### What to work on:
Write out the listing in full, matching it word for word.

### Materials provided:

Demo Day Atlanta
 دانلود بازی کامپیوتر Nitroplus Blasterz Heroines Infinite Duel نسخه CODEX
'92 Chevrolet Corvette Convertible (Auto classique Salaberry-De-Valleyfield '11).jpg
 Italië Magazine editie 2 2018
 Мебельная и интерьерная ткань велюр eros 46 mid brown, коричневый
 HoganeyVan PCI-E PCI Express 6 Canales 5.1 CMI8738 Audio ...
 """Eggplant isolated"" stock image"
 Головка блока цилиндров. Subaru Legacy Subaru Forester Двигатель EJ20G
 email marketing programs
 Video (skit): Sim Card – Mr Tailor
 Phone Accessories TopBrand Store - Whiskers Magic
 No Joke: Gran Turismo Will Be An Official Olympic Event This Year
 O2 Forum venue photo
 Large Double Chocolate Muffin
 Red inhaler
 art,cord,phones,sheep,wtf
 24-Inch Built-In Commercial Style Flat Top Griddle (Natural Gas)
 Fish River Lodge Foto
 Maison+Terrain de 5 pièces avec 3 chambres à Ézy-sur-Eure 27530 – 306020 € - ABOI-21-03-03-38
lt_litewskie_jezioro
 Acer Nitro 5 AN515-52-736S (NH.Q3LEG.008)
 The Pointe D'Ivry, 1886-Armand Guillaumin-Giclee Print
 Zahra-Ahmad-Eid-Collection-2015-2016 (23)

### Answer space:
Demo Day Atlanta
 دانلود بازی کامپیوتر Nitroplus Blasterz Heroines Infinite Duel نسخه CODEX
'92 Chevrolet Corvette Convertible (Auto classique Salaberry-De-Valleyfield '11).jpg
 Italië Magazine editie 2 2018
 Мебельная и интерьерная ткань велюр eros 46 mid brown, коричневый
 HoganeyVan PCI-E PCI Express 6 Canales 5.1 CMI8738 Audio ...
 """Eggplant isolated"" stock image"
 Головка блока цилиндров. Subaru Legacy Subaru Forester Двигатель EJ20G
 email marketing programs
 Video (skit): Sim Card – Mr Tailor
 Phone Accessories TopBrand Store - Whiskers Magic
 No Joke: Gran Turismo Will Be An Official Olympic Event This Year
 O2 Forum venue photo
 Large Double Chocolate Muffin
 Red inhaler
 art,cord,phones,sheep,wtf
 24-Inch Built-In Commercial Style Flat Top Griddle (Natural Gas)
 Fish River Lodge Foto
 Maison+Terrain de 5 pièces avec 3 chambres à Ézy-sur-Eure 27530 – 306020 € - ABOI-21-03-03-38
lt_litewskie_jezioro
 Acer Nitro 5 AN515-52-736S (NH.Q3LEG.008)
 The Pointe D'Ivry, 1886-Armand Guillaumin-Giclee Print
 Zahra-Ahmad-Eid-Collection-2015-2016 (23)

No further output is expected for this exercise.